Text provided
——

Why have a model output raw logits instead of softmax?

A General question in mind. If I was training a classification model that I would then want to use for inference, wouldn’t it always be preferable to have a softmax layer at the end, instead of a regular linear that is input into a cross entropy loss function?

Wouldn’t the former make it easier to understand NN outputs, and also make it easier during inference, since all you need is a forward call and nothing else, unlike in the latter case where you need to process the NN output with some code?

I think it’s because that logit.argmax() equals to softmax(logit).argmax() during inference.

but a logit is just a tensor. Why would that happen like that? Is there some change that happens when you mark the model to be eval() ?

Hi Vishak!

No. For reasons of numerical stability, it is better to have your model
output the logits from its final Linear layer so that pytorch can use the
log-sum-exp trick, either in CrossEntropyLoss or in LogSoftmax.

Yes, looking at probabilities rather than logits could be easier to
understand. But it’s not worth the potential damage to the numerical
stability of the computation. It’s also easy enough enough to run the
logits through softmax() outside of the model (and loss function) if
you want to look at probabilities.

If you were only going to use this version of your model for inference
(that is, not train it), you could include softmax() in your model. You
would still have the potential for reduced numerical stability, but it’s
less likely to cause trouble than when you’re training.

But, again, if you really need probabilities for something (and usually
you don’t), it’s really not that hard or confusing to add a call to
softmax() outside of your model.

Best.

K. Frank

3 Likes

That was great. Thanks!

——

Available data
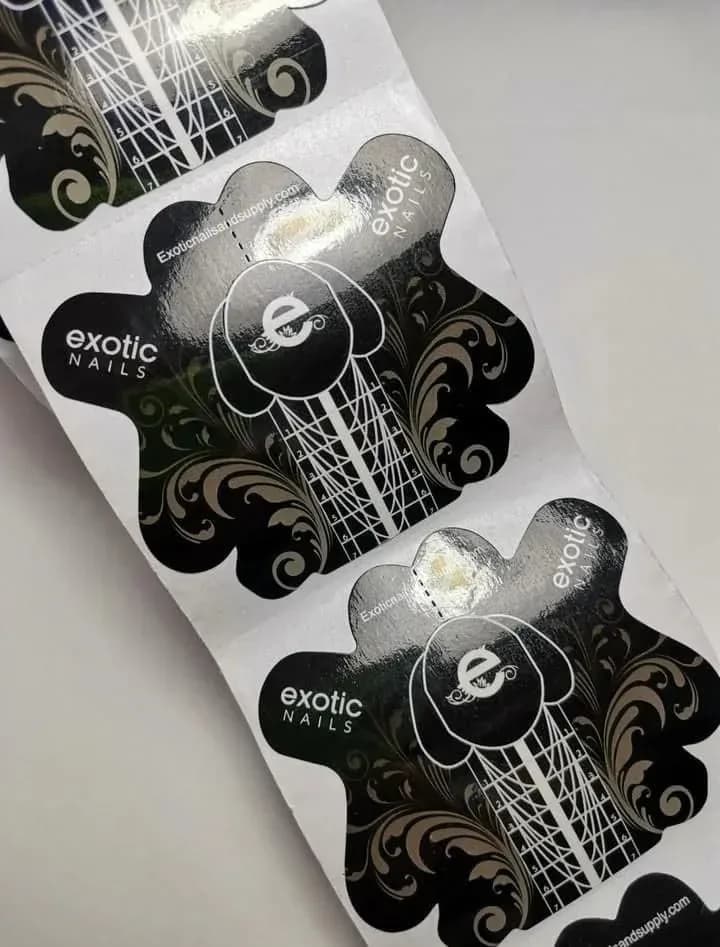 Formas esculturales negras Exotic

——

Instructions
1 - In the forum thread on raw logits versus softmax, reproduce everything from "Wouldn’t the former" down to "be eval() ?".
2 - According to the forum thread on raw logits versus softmax, why is it better for a model to output the logits from its final Linear layer?

Answers to each task
1 -
Wouldn’t the former make it easier to understand NN outputs, and also make it easier during inference, since all you need is a forward call and nothing else, unlike in the latter case where you need to process the NN output with some code?

I think it’s because that logit.argmax() equals to softmax(logit).argmax() during inference.

but a logit is just a tensor. Why would that happen like that? Is there some change that happens when you mark the model to be eval() ?

2 - It is better for numerical stability, because it lets PyTorch use the log-sum-exp trick in either CrossEntropyLoss or LogSoftmax.